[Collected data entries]
▽

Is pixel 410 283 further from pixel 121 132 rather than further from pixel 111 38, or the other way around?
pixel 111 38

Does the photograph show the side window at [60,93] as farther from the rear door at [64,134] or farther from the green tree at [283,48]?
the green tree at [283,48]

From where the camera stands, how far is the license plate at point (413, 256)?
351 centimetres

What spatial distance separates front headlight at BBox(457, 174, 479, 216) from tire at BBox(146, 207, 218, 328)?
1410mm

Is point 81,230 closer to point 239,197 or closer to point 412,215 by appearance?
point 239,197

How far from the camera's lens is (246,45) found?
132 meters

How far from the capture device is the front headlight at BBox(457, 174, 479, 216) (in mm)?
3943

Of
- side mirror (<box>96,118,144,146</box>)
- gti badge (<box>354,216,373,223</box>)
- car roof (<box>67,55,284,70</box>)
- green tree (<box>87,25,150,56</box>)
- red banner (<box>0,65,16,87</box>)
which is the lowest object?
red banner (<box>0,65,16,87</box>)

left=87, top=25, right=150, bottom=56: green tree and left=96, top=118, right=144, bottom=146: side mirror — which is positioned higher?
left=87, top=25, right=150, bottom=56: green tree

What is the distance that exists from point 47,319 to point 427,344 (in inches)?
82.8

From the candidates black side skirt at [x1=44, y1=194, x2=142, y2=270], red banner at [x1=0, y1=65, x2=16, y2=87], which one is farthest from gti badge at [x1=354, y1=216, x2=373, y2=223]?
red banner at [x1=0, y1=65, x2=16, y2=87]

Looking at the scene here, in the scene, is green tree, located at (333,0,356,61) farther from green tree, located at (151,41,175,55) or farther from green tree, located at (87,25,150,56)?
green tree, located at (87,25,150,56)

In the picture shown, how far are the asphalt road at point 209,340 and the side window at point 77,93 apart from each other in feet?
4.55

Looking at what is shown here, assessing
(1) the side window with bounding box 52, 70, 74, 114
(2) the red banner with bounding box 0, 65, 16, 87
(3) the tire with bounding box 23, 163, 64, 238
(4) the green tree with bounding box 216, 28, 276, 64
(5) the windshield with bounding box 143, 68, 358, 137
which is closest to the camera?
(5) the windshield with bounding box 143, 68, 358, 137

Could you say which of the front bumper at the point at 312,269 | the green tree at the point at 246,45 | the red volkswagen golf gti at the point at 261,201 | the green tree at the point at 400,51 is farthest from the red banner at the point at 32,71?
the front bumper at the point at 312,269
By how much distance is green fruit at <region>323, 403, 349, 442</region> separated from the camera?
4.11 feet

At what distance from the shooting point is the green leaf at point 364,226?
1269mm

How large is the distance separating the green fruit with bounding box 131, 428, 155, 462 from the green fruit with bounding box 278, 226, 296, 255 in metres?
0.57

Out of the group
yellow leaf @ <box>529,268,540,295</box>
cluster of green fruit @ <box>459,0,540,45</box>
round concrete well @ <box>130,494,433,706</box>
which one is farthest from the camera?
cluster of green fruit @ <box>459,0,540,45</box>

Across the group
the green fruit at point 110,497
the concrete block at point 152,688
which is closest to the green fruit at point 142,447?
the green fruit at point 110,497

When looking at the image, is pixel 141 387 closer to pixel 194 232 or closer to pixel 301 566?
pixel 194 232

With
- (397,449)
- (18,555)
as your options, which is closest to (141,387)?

△

INSTRUCTION
Copy the entire listing above line for line, changing nothing.

FINAL RESULT
Is pixel 410 283 further from pixel 121 132 rather than further from pixel 111 38, or the other way around?
pixel 111 38

Does the photograph show the side window at [60,93] as farther from the rear door at [64,134] or farther from the green tree at [283,48]?
the green tree at [283,48]

From where the camera stands, how far is the license plate at point (413, 256)?
351 centimetres

What spatial distance separates front headlight at BBox(457, 174, 479, 216) from tire at BBox(146, 207, 218, 328)?
1410mm

Is point 81,230 closer to point 239,197 or closer to point 412,215 by appearance?
point 239,197

How far from the camera's lens is (246,45) found?
132 meters

How far from the capture device is the front headlight at BBox(457, 174, 479, 216) (in mm)?
3943

Of
- side mirror (<box>96,118,144,146</box>)
- gti badge (<box>354,216,373,223</box>)
- car roof (<box>67,55,284,70</box>)
- green tree (<box>87,25,150,56</box>)
- red banner (<box>0,65,16,87</box>)
which is the lowest object?
red banner (<box>0,65,16,87</box>)

left=87, top=25, right=150, bottom=56: green tree and left=96, top=118, right=144, bottom=146: side mirror — which is positioned higher?
left=87, top=25, right=150, bottom=56: green tree

What is the distance that exists from point 47,319 to point 427,344 (in inches)?
82.8

From the candidates black side skirt at [x1=44, y1=194, x2=142, y2=270], red banner at [x1=0, y1=65, x2=16, y2=87], which one is farthest from gti badge at [x1=354, y1=216, x2=373, y2=223]?
red banner at [x1=0, y1=65, x2=16, y2=87]

Looking at the scene here, in the scene, is green tree, located at (333,0,356,61) farther from green tree, located at (151,41,175,55) or farther from green tree, located at (87,25,150,56)?
green tree, located at (87,25,150,56)

In the picture shown, how far are the asphalt road at point 209,340 and the side window at point 77,93 apart from each other in feet?
4.55

Looking at what is shown here, assessing
(1) the side window with bounding box 52, 70, 74, 114
(2) the red banner with bounding box 0, 65, 16, 87
(3) the tire with bounding box 23, 163, 64, 238
(4) the green tree with bounding box 216, 28, 276, 64
(5) the windshield with bounding box 143, 68, 358, 137
which is closest to the camera?
(5) the windshield with bounding box 143, 68, 358, 137

Could you say which of the front bumper at the point at 312,269 | the green tree at the point at 246,45 | the red volkswagen golf gti at the point at 261,201 | the green tree at the point at 400,51 is farthest from the red banner at the point at 32,71?
the front bumper at the point at 312,269
By how much distance is green fruit at <region>323, 403, 349, 442</region> separated from the camera?
4.11 feet

At what distance from the shooting point is the green leaf at point 364,226?
1269mm

How large is the distance separating the green fruit with bounding box 131, 428, 155, 462 from the green fruit with bounding box 278, 226, 296, 255 in metres?
0.57

Out of the group
yellow leaf @ <box>529,268,540,295</box>
cluster of green fruit @ <box>459,0,540,45</box>
round concrete well @ <box>130,494,433,706</box>
which one is farthest from the camera?
cluster of green fruit @ <box>459,0,540,45</box>

Across the group
the green fruit at point 110,497
the concrete block at point 152,688
which is closest to the green fruit at point 142,447?
the green fruit at point 110,497

When looking at the image, is pixel 141 387 closer to pixel 194 232 or closer to pixel 301 566?
pixel 194 232

With
- (397,449)
- (18,555)
as your options, which is closest to (141,387)?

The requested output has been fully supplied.